Meta’s AI supercomputer — the largest NVIDIA DGX A100 customer system to date — will deliver Meta AI researchers five exaflops of AI performance and features cutting-edge NVIDIA systems, InfiniBand fabric and software enabling optimization across thousands of GPUs.

The AI Research SuperCluster (RSC), announced it is training new models to advance AI. Once fully deployed, Meta’s RSC is expected to be the largest customer installation of NVIDIA DGX A100 systems.

“We hope RSC will help us build entirely new AI systems that can, for example, power real-time voice translations to large groups of people, each speaking a different language, so they could seamlessly collaborate on a research project or play an AR game together,” the company said in a blog.

The new AI supercomputer uses 760 NVIDIA DGX A100 systems as its compute nodes.
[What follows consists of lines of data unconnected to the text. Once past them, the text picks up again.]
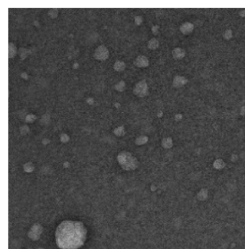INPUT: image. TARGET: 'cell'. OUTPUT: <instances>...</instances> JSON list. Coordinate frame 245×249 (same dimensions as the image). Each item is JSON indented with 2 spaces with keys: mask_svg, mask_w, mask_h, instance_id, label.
<instances>
[{
  "mask_svg": "<svg viewBox=\"0 0 245 249\" xmlns=\"http://www.w3.org/2000/svg\"><path fill=\"white\" fill-rule=\"evenodd\" d=\"M125 67H126L125 63H124V61H119V60L117 61L114 65V69L116 71H118V72L123 71L124 69H125Z\"/></svg>",
  "mask_w": 245,
  "mask_h": 249,
  "instance_id": "cell-8",
  "label": "cell"
},
{
  "mask_svg": "<svg viewBox=\"0 0 245 249\" xmlns=\"http://www.w3.org/2000/svg\"><path fill=\"white\" fill-rule=\"evenodd\" d=\"M48 15L51 18L54 19V18L57 17V16L58 15V10L56 8L51 9V10H50L48 11Z\"/></svg>",
  "mask_w": 245,
  "mask_h": 249,
  "instance_id": "cell-13",
  "label": "cell"
},
{
  "mask_svg": "<svg viewBox=\"0 0 245 249\" xmlns=\"http://www.w3.org/2000/svg\"><path fill=\"white\" fill-rule=\"evenodd\" d=\"M87 233V228L81 222L63 221L56 230V243L62 249H77L83 245Z\"/></svg>",
  "mask_w": 245,
  "mask_h": 249,
  "instance_id": "cell-1",
  "label": "cell"
},
{
  "mask_svg": "<svg viewBox=\"0 0 245 249\" xmlns=\"http://www.w3.org/2000/svg\"><path fill=\"white\" fill-rule=\"evenodd\" d=\"M224 37L225 39L229 40L230 38H231V37H232V32H231V30H226L225 33L224 34Z\"/></svg>",
  "mask_w": 245,
  "mask_h": 249,
  "instance_id": "cell-14",
  "label": "cell"
},
{
  "mask_svg": "<svg viewBox=\"0 0 245 249\" xmlns=\"http://www.w3.org/2000/svg\"><path fill=\"white\" fill-rule=\"evenodd\" d=\"M158 29H159L158 25H154L153 28H152V32H153L154 35H157L158 33Z\"/></svg>",
  "mask_w": 245,
  "mask_h": 249,
  "instance_id": "cell-16",
  "label": "cell"
},
{
  "mask_svg": "<svg viewBox=\"0 0 245 249\" xmlns=\"http://www.w3.org/2000/svg\"><path fill=\"white\" fill-rule=\"evenodd\" d=\"M134 64H135L137 67L145 68L148 66L149 60L146 56H139L138 57L135 58V61H134Z\"/></svg>",
  "mask_w": 245,
  "mask_h": 249,
  "instance_id": "cell-4",
  "label": "cell"
},
{
  "mask_svg": "<svg viewBox=\"0 0 245 249\" xmlns=\"http://www.w3.org/2000/svg\"><path fill=\"white\" fill-rule=\"evenodd\" d=\"M173 56L175 59H181L184 57L185 55V52L183 49L180 48H176L173 51Z\"/></svg>",
  "mask_w": 245,
  "mask_h": 249,
  "instance_id": "cell-7",
  "label": "cell"
},
{
  "mask_svg": "<svg viewBox=\"0 0 245 249\" xmlns=\"http://www.w3.org/2000/svg\"><path fill=\"white\" fill-rule=\"evenodd\" d=\"M109 55L108 49L104 45L99 46L95 50L94 52V57L96 59L99 61H104L107 59Z\"/></svg>",
  "mask_w": 245,
  "mask_h": 249,
  "instance_id": "cell-3",
  "label": "cell"
},
{
  "mask_svg": "<svg viewBox=\"0 0 245 249\" xmlns=\"http://www.w3.org/2000/svg\"><path fill=\"white\" fill-rule=\"evenodd\" d=\"M30 53L29 50L24 48H20L18 50V54H19L20 58L22 60H24L27 56L29 55V53Z\"/></svg>",
  "mask_w": 245,
  "mask_h": 249,
  "instance_id": "cell-11",
  "label": "cell"
},
{
  "mask_svg": "<svg viewBox=\"0 0 245 249\" xmlns=\"http://www.w3.org/2000/svg\"><path fill=\"white\" fill-rule=\"evenodd\" d=\"M148 88L146 81L145 80L140 81L137 83L133 89V93L139 97H144L147 94Z\"/></svg>",
  "mask_w": 245,
  "mask_h": 249,
  "instance_id": "cell-2",
  "label": "cell"
},
{
  "mask_svg": "<svg viewBox=\"0 0 245 249\" xmlns=\"http://www.w3.org/2000/svg\"><path fill=\"white\" fill-rule=\"evenodd\" d=\"M135 24L137 25H140L142 22V17H141V16H135Z\"/></svg>",
  "mask_w": 245,
  "mask_h": 249,
  "instance_id": "cell-15",
  "label": "cell"
},
{
  "mask_svg": "<svg viewBox=\"0 0 245 249\" xmlns=\"http://www.w3.org/2000/svg\"><path fill=\"white\" fill-rule=\"evenodd\" d=\"M21 76L22 78H24V79H28V74H27L25 72H24V73H22L21 74Z\"/></svg>",
  "mask_w": 245,
  "mask_h": 249,
  "instance_id": "cell-17",
  "label": "cell"
},
{
  "mask_svg": "<svg viewBox=\"0 0 245 249\" xmlns=\"http://www.w3.org/2000/svg\"><path fill=\"white\" fill-rule=\"evenodd\" d=\"M17 48L12 43H9V58H14L17 54Z\"/></svg>",
  "mask_w": 245,
  "mask_h": 249,
  "instance_id": "cell-9",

It packs a total of 6,080 NVIDIA A100 GPUs linked on an NVIDIA Quantum 200Gb/s InfiniBand network to deliver 1,895 petaflops of TF32 performance.

RSC took 18 months to go from an idea on paper to a working AI supercomputer, thanks in part to the NVIDIA DGX A100 technology at the foundation of Meta RSC.

It’s the second time Meta has picked NVIDIA technologies as the base for its research infrastructure. In 2017, Meta built the first generation of this infrastructure for AI research with 22,000 NVIDIA V100 Tensor Core GPUs that handles 35,000 AI training jobs a day.

Meta’s early benchmarks showed RSC can train large NLP models three times faster and run computer vision jobs 20 times faster than the prior system.

In a second phase later this year, RSC will expand to 16,000 GPUs that Meta believes will deliver a five exaflops of mixed precision AI performance. And Meta aims to expand RSC’s storage system to deliver up to an exabyte of data at 16 terabytes per second.

NVIDIA AI technologies are available to enterprises of any size.

NVIDIA DGX, which includes a full stack of NVIDIA AI software, scales easily from a single system to a DGX SuperPOD running on-premises or at a colocation provider. Customers can rent DGX systems through NVIDIA DGX Foundry.

When RSC is fully built out, Meta aims to use it to train AI models with more than a trillion parameters. That could advance fields such as natural-language processing for jobs like identifying harmful content in real time.

In addition to performance at scale, Meta cited extreme reliability, security, privacy and the flexibility to handle “a wide range of AI models” as its key criteria for RSC.